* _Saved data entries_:
===
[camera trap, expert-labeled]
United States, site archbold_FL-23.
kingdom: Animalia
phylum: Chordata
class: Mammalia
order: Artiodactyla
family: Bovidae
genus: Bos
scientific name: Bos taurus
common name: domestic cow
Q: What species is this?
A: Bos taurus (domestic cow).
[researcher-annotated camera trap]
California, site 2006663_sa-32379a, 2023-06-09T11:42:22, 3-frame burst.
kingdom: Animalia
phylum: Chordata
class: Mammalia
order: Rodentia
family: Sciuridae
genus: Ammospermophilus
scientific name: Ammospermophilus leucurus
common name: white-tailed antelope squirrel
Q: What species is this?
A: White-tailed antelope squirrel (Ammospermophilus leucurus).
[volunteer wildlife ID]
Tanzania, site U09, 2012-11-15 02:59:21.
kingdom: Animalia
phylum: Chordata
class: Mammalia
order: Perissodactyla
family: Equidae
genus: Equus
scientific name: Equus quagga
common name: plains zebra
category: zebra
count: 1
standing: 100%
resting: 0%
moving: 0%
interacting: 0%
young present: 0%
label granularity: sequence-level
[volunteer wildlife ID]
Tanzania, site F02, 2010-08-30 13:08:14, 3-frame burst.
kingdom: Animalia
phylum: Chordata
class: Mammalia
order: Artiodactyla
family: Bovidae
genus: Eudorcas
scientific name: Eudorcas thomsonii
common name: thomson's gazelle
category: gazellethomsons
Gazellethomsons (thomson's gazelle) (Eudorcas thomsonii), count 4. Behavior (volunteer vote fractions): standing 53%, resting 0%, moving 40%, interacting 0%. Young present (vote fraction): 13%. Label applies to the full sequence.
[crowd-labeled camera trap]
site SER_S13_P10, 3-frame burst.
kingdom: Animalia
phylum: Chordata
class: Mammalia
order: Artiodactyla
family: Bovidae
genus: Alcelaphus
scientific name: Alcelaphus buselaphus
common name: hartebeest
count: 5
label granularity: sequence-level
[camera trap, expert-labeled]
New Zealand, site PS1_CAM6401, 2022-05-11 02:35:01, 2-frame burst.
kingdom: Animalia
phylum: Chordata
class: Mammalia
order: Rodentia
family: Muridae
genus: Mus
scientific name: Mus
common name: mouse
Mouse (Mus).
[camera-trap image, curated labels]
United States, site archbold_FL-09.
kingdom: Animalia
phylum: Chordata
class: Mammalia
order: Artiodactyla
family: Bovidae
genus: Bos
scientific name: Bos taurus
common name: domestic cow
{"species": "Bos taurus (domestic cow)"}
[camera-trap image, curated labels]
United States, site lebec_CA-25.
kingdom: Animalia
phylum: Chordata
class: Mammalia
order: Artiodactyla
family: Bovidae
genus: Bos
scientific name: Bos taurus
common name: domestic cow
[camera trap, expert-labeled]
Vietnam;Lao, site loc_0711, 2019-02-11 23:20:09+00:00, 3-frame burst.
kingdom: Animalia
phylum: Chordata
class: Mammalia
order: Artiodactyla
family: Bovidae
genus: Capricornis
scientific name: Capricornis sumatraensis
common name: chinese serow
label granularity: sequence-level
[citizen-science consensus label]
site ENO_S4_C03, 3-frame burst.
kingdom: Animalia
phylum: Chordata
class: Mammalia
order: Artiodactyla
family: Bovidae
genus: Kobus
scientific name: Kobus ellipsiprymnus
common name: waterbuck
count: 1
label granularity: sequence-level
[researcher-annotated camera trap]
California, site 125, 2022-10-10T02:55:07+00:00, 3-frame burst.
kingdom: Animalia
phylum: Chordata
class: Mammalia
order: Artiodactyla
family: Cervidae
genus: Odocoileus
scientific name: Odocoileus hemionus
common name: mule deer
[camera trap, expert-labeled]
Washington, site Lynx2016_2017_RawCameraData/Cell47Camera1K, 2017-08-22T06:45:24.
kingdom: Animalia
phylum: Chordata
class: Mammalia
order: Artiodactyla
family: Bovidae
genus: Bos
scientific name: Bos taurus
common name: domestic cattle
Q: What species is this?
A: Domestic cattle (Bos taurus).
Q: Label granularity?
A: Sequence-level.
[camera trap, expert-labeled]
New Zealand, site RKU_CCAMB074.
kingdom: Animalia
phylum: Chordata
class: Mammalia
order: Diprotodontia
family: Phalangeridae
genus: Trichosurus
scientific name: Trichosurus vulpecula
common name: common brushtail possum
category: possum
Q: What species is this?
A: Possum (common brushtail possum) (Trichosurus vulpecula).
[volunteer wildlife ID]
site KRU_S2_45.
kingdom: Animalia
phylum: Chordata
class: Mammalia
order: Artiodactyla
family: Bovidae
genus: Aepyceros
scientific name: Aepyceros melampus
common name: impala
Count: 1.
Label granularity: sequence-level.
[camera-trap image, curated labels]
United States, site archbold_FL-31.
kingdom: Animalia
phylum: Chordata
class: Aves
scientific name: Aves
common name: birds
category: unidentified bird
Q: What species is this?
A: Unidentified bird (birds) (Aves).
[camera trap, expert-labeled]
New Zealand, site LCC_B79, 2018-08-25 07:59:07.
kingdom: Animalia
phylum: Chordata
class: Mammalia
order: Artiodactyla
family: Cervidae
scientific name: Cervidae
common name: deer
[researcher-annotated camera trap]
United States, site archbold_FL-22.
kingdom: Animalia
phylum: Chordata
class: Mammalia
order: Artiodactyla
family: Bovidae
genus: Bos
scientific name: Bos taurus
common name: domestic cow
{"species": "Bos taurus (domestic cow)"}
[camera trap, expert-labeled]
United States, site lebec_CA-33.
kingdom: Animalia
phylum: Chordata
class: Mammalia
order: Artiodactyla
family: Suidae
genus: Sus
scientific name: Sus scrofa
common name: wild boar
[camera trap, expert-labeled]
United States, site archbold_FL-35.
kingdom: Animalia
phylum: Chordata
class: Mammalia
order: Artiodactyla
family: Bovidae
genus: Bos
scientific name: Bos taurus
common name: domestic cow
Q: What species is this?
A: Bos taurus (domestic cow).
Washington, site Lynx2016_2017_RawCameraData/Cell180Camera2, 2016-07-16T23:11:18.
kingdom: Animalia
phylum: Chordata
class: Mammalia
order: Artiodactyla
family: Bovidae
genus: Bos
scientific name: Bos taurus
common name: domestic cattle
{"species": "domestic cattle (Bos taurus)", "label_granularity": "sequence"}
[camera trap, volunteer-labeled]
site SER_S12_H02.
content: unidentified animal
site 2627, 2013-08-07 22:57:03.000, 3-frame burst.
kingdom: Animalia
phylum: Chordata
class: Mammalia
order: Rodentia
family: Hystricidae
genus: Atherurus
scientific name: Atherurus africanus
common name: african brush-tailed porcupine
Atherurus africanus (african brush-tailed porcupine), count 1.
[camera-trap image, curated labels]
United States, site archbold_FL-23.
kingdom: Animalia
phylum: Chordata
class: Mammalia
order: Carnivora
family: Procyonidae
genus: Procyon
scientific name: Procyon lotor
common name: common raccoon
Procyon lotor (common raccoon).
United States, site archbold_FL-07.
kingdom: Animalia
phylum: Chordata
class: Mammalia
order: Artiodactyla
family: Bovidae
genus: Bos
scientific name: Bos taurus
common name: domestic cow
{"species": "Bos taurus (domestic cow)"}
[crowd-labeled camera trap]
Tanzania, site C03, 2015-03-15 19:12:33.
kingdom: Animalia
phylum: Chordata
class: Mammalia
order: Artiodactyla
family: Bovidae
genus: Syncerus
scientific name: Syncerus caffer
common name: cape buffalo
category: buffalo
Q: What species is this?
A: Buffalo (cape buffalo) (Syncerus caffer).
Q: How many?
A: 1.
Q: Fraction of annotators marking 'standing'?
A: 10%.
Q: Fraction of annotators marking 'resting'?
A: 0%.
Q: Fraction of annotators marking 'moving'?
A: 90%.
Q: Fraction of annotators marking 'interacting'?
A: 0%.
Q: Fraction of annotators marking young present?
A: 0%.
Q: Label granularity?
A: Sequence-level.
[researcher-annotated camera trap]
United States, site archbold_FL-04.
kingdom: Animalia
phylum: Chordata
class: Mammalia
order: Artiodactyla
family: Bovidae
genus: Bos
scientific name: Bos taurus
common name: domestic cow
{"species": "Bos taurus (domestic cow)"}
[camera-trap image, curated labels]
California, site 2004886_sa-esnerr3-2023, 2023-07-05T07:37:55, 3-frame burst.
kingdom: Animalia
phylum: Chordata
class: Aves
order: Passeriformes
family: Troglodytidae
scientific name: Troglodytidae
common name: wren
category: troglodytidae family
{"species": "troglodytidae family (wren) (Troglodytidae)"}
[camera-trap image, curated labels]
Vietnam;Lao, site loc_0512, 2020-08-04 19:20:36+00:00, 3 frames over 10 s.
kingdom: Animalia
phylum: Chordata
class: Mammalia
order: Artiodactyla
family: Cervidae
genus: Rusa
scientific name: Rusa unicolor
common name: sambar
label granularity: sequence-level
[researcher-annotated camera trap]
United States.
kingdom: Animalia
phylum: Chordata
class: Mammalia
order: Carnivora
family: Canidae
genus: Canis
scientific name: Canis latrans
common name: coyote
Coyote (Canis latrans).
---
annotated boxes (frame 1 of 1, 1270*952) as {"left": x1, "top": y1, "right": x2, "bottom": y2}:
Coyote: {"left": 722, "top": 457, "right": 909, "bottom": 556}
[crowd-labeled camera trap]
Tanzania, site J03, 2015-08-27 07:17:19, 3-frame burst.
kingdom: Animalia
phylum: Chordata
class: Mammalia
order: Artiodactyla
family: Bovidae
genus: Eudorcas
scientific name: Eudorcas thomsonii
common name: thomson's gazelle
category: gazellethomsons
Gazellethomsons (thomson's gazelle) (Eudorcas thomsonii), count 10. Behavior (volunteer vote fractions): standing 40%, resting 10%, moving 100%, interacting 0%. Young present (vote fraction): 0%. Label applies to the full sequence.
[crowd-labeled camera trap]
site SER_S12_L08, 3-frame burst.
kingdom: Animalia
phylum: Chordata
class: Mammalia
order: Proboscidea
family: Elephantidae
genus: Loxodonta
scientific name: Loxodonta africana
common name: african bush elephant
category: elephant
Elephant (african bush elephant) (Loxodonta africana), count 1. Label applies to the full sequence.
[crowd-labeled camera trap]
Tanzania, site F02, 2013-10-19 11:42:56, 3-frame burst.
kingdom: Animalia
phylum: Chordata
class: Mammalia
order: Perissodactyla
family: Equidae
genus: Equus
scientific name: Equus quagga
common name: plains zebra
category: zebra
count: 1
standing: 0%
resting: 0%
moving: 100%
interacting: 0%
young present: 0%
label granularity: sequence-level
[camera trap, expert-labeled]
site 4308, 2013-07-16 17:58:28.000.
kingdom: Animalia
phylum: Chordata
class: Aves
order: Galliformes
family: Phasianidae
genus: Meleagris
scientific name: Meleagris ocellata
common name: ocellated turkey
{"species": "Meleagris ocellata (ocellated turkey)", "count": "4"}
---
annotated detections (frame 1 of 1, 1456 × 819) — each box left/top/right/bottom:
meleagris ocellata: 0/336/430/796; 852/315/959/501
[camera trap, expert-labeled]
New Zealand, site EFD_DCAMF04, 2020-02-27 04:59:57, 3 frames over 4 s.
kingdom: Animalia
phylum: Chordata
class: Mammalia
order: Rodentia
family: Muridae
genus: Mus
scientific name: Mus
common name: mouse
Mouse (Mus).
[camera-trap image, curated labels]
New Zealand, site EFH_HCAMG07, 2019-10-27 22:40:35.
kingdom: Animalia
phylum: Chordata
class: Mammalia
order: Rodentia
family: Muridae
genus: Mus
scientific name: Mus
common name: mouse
===
* _PROBLEM REQUIREMENTS_: From the line that has "common name: waterbuck" through the line that has "genus: Trichosurus", copy every line exactly as it appears above, and leave out all others.

* _SOLUTION_:
common name: waterbuck
count: 1
label granularity: sequence-level
[researcher-annotated camera trap]
California, site 125, 2022-10-10T02:55:07+00:00, 3-frame burst.
kingdom: Animalia
phylum: Chordata
class: Mammalia
order: Artiodactyla
family: Cervidae
genus: Odocoileus
scientific name: Odocoileus hemionus
common name: mule deer
[camera trap, expert-labeled]
Washington, site Lynx2016_2017_RawCameraData/Cell47Camera1K, 2017-08-22T06:45:24.
kingdom: Animalia
phylum: Chordata
class: Mammalia
order: Artiodactyla
family: Bovidae
genus: Bos
scientific name: Bos taurus
common name: domestic cattle
Q: What species is this?
A: Domestic cattle (Bos taurus).
Q: Label granularity?
A: Sequence-level.
[camera trap, expert-labeled]
New Zealand, site RKU_CCAMB074.
kingdom: Animalia
phylum: Chordata
class: Mammalia
order: Diprotodontia
family: Phalangeridae
genus: Trichosurus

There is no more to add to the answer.